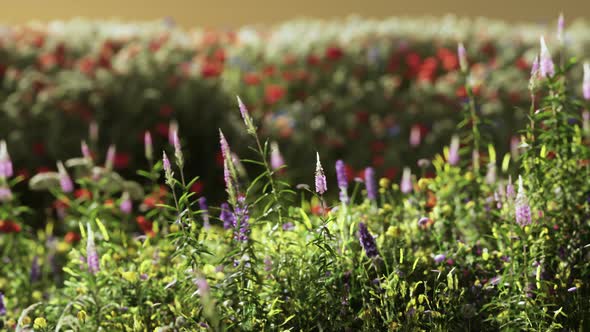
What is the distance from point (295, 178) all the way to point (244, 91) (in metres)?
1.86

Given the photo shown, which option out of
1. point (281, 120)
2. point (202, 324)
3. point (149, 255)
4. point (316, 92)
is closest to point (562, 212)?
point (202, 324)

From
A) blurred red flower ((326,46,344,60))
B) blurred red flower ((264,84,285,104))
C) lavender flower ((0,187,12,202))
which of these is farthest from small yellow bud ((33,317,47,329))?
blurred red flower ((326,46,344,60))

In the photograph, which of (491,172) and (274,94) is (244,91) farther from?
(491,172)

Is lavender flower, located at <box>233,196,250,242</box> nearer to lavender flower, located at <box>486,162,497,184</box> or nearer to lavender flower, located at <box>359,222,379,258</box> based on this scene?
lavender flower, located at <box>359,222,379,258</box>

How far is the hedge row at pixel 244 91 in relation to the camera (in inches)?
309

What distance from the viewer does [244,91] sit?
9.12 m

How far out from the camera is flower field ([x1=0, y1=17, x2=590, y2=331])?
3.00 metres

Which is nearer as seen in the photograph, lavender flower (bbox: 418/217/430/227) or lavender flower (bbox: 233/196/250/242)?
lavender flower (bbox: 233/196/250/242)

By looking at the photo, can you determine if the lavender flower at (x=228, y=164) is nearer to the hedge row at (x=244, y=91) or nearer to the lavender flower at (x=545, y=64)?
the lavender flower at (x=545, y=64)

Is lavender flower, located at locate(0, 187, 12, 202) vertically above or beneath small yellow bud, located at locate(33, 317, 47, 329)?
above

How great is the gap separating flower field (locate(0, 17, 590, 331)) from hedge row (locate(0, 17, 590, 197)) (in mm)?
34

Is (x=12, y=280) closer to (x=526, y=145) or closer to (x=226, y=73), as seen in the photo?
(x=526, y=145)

== == ==

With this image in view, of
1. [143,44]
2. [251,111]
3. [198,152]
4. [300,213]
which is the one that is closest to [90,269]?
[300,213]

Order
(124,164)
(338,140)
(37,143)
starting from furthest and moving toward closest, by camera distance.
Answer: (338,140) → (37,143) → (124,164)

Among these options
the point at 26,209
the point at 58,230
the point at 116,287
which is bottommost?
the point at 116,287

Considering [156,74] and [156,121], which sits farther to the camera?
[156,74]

== == ==

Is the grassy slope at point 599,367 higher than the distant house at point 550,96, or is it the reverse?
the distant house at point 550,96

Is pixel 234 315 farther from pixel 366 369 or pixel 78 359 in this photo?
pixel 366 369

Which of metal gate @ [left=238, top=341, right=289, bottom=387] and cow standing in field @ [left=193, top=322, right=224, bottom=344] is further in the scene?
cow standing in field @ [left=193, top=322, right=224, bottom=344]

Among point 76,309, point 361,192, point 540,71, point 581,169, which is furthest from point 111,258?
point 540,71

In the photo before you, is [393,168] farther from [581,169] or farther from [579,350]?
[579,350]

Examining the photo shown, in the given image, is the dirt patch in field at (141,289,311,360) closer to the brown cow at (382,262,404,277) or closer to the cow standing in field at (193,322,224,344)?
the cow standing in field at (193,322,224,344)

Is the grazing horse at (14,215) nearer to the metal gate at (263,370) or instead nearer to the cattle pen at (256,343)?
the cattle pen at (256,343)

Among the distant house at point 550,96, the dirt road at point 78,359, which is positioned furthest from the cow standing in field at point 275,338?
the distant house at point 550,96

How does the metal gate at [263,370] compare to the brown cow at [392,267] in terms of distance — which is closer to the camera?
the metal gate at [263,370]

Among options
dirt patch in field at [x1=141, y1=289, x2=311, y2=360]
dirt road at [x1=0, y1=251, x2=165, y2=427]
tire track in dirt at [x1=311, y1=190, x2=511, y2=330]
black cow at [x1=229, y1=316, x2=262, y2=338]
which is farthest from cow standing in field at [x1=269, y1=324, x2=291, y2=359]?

== == ==

▶ _Aim of the exercise_
Reproduce the items verbatim, from the line containing "How does the" through the line containing "which is farthest", with both of those lines included.

▶ _Answer_
How does the metal gate at [263,370] compare to the brown cow at [392,267] in terms of distance — which is closer to the camera?
the metal gate at [263,370]

Among options
dirt patch in field at [x1=141, y1=289, x2=311, y2=360]
dirt road at [x1=0, y1=251, x2=165, y2=427]
tire track in dirt at [x1=311, y1=190, x2=511, y2=330]
black cow at [x1=229, y1=316, x2=262, y2=338]
which is farthest from cow standing in field at [x1=269, y1=324, x2=291, y2=359]?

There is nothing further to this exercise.